Real life incidents becoming fodder for fiction is not new. The challenge lies in capturing the nuances and intricacies of the incident with a pinch of fiction. In that sense, Four Miles to Freedom by Canadian writer Faith Johnston fits the bill.
It is the tale of three Indian fighter pilots who tried to escape from a prison in Rawalpindi during the 1971 Indo-Pak war, one that had changed the political geography of the subcontinent.
There were many books that give a sweeping account of the deadly war, but this intriguing novel tells how 12 fighter pilots from different ranks and backgrounds coped with deprivation and the pervasive uncertainty of a year in captivity.
Indians are on cloud nine having decimated Pakistan, but flight lieutenant Dilip Parulkar’s family in Pune is in a tricky situation; they do not know if their son is alive or dead. On the other side, Dilip and two of his colleagues turn the catastrophe into a greatest adventure of their lives.
Dilip is like any ordinary middle-class youth who does not have any military connection. His participation in the celebration of India’s first independence day in 1947 becomes a life changer. He decides to become a fighter pilot, much to the opposition of his parents. They consider it as a dangerous career. The birth of his younger brother prompts the parents to give him their reluctant permission; there starts his successful air force life.
War is not a new thing for him, his experience in 1969 war with Pakistan earns him the much-needed confidence. But this time he is shot down over Pakistani territory on December 10 and later captured and handed over to the army by villagers. Six days later, the war is formally ended and Sheikh Mujibur Rahman takes up his post as provisional president of Bangladesh. Twelve Indian fighter pilots are captured by the rival army.
Though the war has ended, they have to wait for their release till newly elected president Zulfikar Ali Bhutto takes charge.
But Dilip and his friends Malvinder Singh Grewal and Harish Sinhji have some other plans. Days of planning leads to their escape from the prison and their journey to freedom, a saga of bravery and determination.

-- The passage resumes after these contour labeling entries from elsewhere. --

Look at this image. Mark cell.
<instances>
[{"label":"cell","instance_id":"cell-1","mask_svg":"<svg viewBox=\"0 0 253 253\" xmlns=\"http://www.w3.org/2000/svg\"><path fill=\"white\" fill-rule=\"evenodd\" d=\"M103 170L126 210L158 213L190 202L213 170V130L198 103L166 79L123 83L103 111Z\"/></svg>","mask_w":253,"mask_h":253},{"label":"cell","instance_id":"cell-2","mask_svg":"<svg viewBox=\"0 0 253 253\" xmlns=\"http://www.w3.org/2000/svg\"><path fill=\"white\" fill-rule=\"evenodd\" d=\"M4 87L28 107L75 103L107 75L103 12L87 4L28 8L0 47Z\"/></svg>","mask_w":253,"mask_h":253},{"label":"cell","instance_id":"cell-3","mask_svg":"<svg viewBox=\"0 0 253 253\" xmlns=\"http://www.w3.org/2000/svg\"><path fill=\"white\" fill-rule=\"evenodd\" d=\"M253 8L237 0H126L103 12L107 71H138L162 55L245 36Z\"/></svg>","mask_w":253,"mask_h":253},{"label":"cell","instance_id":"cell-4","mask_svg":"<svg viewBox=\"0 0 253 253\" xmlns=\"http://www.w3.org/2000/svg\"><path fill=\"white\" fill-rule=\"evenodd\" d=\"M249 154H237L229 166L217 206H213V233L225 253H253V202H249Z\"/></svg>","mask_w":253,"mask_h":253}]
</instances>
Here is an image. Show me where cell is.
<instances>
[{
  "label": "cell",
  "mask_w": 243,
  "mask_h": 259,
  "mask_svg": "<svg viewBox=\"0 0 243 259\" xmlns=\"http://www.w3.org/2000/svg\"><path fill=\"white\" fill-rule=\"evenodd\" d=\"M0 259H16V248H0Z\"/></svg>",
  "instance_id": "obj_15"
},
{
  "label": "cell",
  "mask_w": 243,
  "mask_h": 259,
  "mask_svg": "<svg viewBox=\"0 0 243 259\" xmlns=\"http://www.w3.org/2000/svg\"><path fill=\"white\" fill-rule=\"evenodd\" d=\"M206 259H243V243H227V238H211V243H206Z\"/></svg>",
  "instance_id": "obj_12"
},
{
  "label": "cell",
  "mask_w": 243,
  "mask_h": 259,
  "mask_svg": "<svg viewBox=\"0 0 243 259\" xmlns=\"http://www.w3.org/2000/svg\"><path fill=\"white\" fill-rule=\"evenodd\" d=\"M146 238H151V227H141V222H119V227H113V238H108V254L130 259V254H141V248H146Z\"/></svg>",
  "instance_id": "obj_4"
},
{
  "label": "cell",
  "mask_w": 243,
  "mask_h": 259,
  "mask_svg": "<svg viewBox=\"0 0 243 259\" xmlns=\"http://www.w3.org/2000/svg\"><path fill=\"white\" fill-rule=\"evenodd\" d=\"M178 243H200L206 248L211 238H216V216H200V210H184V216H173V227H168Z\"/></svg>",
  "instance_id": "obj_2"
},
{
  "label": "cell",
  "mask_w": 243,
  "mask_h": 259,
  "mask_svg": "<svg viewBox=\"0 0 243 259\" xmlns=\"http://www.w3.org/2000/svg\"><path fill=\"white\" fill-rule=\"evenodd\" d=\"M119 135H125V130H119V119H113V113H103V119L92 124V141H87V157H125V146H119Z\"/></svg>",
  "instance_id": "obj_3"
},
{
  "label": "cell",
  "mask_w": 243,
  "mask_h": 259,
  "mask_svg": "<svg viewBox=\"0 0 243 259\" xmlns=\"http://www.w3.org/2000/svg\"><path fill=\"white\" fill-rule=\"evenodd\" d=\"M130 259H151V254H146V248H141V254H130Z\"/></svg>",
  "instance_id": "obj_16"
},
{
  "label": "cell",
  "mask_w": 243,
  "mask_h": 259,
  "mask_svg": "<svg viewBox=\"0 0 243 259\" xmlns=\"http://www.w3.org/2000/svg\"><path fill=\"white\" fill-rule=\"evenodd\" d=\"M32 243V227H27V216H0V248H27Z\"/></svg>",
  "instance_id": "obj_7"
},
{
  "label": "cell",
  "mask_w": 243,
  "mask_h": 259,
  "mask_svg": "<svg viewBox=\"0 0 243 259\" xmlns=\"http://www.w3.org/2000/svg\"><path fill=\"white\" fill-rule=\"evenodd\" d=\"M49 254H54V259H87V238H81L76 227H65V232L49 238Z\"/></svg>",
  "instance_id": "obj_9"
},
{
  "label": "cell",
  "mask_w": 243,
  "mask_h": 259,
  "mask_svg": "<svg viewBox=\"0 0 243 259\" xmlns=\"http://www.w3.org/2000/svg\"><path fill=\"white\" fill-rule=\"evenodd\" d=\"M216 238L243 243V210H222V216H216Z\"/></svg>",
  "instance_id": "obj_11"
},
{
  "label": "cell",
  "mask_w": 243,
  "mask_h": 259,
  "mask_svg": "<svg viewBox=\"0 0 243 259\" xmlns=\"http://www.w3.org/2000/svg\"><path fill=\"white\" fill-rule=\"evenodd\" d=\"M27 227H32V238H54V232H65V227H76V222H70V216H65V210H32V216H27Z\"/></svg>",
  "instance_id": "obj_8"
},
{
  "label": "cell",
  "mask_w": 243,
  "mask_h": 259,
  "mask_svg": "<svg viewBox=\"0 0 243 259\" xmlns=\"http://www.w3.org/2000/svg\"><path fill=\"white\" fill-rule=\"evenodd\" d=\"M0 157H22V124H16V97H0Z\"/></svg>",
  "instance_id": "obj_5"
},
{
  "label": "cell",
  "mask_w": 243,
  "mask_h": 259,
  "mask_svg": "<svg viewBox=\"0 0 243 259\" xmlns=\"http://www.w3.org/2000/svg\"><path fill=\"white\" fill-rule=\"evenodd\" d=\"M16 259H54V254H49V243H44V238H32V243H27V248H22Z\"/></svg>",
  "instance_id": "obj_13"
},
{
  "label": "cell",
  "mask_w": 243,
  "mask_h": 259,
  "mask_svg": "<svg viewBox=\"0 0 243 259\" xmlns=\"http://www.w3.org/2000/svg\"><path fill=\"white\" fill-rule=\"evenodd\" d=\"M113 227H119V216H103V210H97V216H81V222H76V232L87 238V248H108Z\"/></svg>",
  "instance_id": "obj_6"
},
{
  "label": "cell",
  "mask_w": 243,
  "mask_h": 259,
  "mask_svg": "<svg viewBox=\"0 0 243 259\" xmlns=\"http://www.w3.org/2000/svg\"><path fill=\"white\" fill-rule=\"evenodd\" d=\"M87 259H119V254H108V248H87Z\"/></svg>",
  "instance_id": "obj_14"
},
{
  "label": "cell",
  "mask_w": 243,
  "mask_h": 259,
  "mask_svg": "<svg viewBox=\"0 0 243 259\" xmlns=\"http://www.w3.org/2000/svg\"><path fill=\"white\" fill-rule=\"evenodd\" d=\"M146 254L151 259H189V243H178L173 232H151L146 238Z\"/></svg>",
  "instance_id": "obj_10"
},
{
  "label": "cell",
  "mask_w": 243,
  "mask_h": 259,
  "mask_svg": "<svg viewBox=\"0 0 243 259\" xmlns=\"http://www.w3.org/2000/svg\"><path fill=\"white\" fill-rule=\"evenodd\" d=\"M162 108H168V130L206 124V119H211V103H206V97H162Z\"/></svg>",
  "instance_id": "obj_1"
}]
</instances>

The book’s clever and innovative narrative that is structured in parts with the sprinkling of humour and suspense makes it impossible to put down. The tale of grit and courage that never trembles is probably the high point of the novel.
In the initial days, the war prisoners are subjected to intense interrogation by the Pakistani army to gain insights into Indian strategies, military gear and fighter planes.
We read about Americans’ tacit support to Pakistan during the war. The book also throws light into the interrogation of Indian pilots by high ranking US air force officials to unravel the secrets of Soviet Union’s war planes. Though the pilots are caught near the Afghan border, they are unilaterally released by Bhutto later. Some chapters portray the good behaviour of Pakistani officers with Indian prisoners.
The author is married to retired Air Commodore Manbir Singh and the tale is based on interviews with eight fighter pilots and intense research into other sources.
The novel is supported by photographs and maps. Her biography on one of Canada’s first women parliamentarians, A Great Restlessness, won five awards.
The book has the suspense of an escape and is not based on a sagging plot. Faith Johnston has given a moving account of prisoners and a gripping story of their escapade.
She articulates their anxieties, despair, courage and tenacity brilliantly. “It is not a pompous story of battles fought and demons conquered, but a true account of unpredictable moments in the lives of some men.”